Dr Ian McGonigle

Anthropology

Assistant Professor

Biography

Ian McGonigle is an Assistant Professor of Anthropology with research interests in religion, technology, and social theory. Previously, he was a Nanyang Assistant Professor at Nanyang Technological University, where he founded and directed a Global Science, Technology, and Society Laboratory. He has also held postdoctoral positions at Tel Aviv University, Harvard University, and the University of Cambridge.

 

Ian received a BA in Biochemistry with Cell Biology from Trinity College Dublin in 2007; a PhD in Biochemistry from the University of Cambridge in 2010; an MA in Cultural Anthropology from the University of Chicago in 2013; and an AM in Social Anthropology, in 2015, and a PhD in Middle Eastern Studies and Anthropology, in 2018, from Harvard University.

 

As a biologist, Ian worked on resolving the structure-function relationships of ligand-gated ion channels, through site-directed mutagenesis studies, computational modelling, and electrophysiological and pharmacological assays. His work helped reveal the molecular basis of the selective insecticidal activity of Ginkgo biloba, an ancient Chinese herbal medicine. He also helped identify a novel agonist binding mechanism in an insect GABA receptor involving a double cation-pi interaction. His work was published in top scientific journals including Biochemistry, Biophysical Journal, The FASEB Journal, and The Journal of Neuroscience.

 

Ian’s work in the social study of science circles the role of science in identity formation and nation-building, taking two broad approaches: One set of projects has examined the ways biology refracts and reiterates individual and group ethnic and national identities, as, for example, in genetic testing, in intellectual property rights to ethnomedical knowledge, or natural product consumption.
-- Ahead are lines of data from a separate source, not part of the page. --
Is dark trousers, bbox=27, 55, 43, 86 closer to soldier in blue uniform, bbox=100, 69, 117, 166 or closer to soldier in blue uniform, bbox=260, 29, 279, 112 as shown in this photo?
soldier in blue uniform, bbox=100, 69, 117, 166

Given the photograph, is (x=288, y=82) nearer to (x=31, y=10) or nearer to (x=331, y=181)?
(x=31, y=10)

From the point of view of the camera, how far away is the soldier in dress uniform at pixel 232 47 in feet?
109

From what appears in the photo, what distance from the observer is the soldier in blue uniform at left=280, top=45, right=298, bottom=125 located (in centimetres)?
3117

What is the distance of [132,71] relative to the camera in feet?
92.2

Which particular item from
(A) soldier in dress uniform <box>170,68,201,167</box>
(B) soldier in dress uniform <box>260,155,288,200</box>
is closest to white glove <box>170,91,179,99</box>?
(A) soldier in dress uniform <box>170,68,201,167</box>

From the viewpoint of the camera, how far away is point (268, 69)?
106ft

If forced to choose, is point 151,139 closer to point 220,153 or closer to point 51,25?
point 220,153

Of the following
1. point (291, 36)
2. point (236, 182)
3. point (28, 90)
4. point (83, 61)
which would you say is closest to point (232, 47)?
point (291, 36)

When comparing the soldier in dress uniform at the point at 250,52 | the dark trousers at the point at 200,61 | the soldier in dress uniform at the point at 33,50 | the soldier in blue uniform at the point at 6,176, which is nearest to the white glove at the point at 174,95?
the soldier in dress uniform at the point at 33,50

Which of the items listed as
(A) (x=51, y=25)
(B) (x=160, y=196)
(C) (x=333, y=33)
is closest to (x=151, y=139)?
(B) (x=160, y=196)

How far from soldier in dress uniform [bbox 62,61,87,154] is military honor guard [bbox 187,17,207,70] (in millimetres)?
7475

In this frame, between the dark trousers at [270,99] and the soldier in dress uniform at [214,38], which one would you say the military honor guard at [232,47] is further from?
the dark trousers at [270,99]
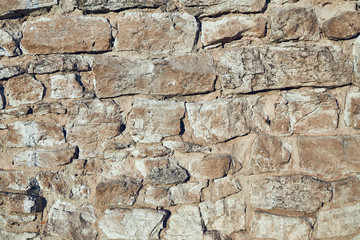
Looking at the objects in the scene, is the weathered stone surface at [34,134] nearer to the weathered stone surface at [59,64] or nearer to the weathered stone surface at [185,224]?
the weathered stone surface at [59,64]

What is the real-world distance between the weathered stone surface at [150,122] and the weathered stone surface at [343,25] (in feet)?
2.93

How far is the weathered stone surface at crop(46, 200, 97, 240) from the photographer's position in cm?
174

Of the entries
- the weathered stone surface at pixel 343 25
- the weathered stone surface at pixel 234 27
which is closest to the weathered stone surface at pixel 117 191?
the weathered stone surface at pixel 234 27

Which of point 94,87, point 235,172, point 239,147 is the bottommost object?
point 235,172

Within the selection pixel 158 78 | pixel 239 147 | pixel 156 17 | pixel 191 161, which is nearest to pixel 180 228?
pixel 191 161

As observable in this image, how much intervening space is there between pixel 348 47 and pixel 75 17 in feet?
4.50

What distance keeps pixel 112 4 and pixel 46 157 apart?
2.65 ft

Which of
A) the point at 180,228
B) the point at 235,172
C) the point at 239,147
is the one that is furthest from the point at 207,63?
the point at 180,228

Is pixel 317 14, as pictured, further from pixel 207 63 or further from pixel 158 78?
pixel 158 78

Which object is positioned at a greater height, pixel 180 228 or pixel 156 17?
pixel 156 17

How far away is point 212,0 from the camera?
1.76 m

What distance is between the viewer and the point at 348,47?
6.00 feet

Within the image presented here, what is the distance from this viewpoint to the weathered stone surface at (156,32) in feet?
5.79


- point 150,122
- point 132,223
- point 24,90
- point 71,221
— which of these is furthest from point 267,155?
point 24,90
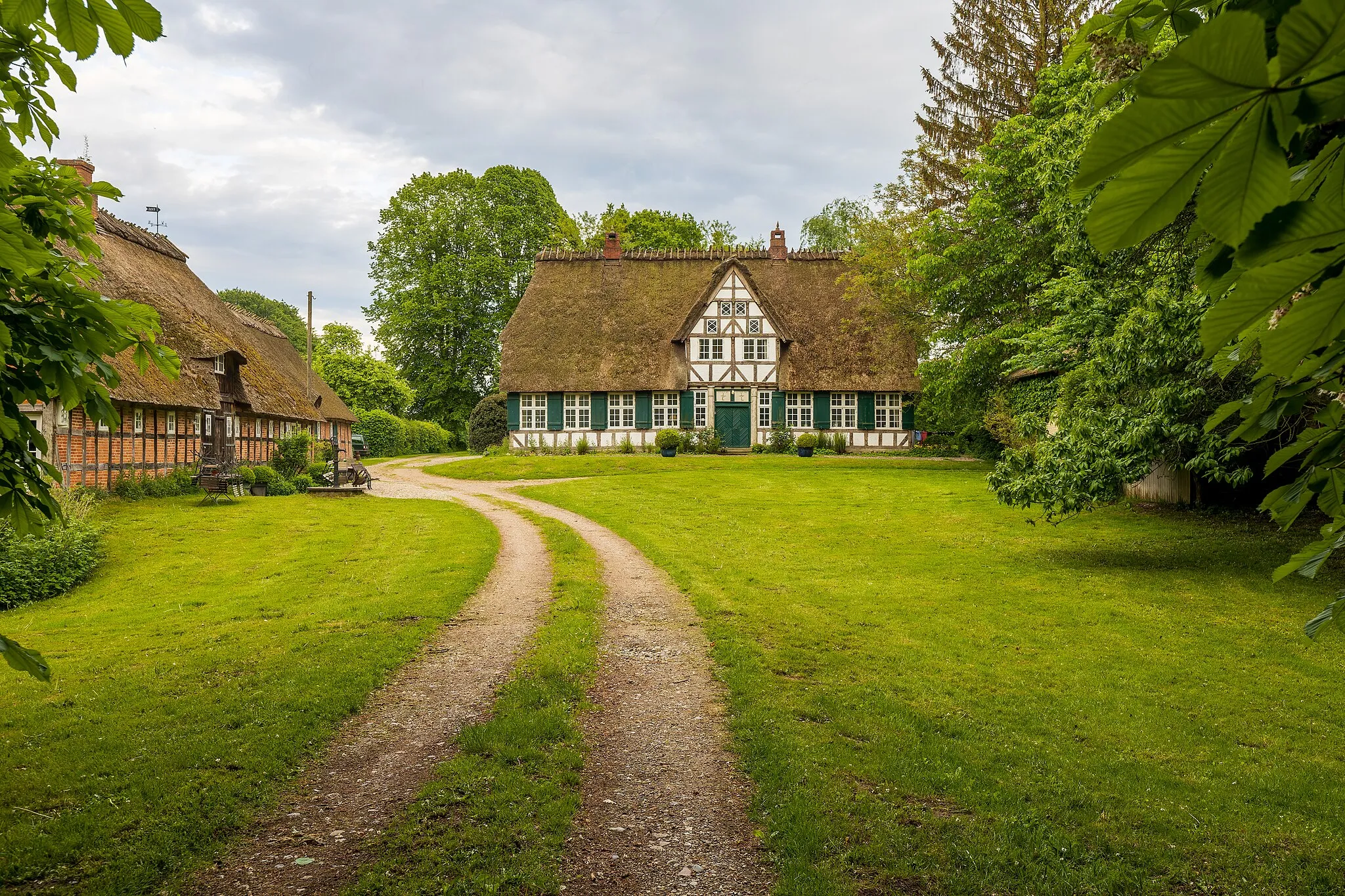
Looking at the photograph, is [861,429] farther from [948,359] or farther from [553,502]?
[553,502]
The second major line of work examines the ways states enrol the biosciences to build up national scientific prestige and to foster a vision of prosperous and healthy futures through initiatives such as national genome programs, national biobanks, or national scientific development plans. Together, these two bodies of research reveal the privileged role of biology in mediating ethnic and national identities and, consequently, in stabilizing national consciousnesses. His book, Genomic Citizenship (MIT Press 2021), based on his Harvard dissertation that won the Association for Middle East Anthropology dissertation award, expands on this theme and theorizes these relationships.

 

His second long-term ethnographic project focused on religious nationalism in contemporary Israel and examined how ethnic and indigenous identities get reified in the context of contested West Bank territories and its Jewish religious settlers. This project yielded a multi-award-winning ethnographic film and a co-edited volume titled Settler Indigeneity (McGill-Queen’s UP 2023), which documents and discusses the processes of settler-nativization in conversation with a variety of related literature in anthropology, cultural studies, Israel studies, religious studies, and settler-colonial studies. This project delineates the complex and sometimes surprising ways in which ethnoreligious identities and biblical textual traditions become concrete structures in the context of the contested West Bank. This material also led to an article that discusses the temporal experiences of the settlers in relation to the perception of fulfilled biblical prophecies.

 

As a filmmaker, Ian has produced and directed two ethnographic films about science, identity, and religion, which have won more than a dozen international film festival awards and have been screened at selective venues around the world, including Ethnografilm Paris, Dhaka International Film Festival, Religion Today Film Festival, and Catalina Film Festival.

 

Ian is currently interested in the relationships between Kabbalah (Jewish Mysticism) and social theory.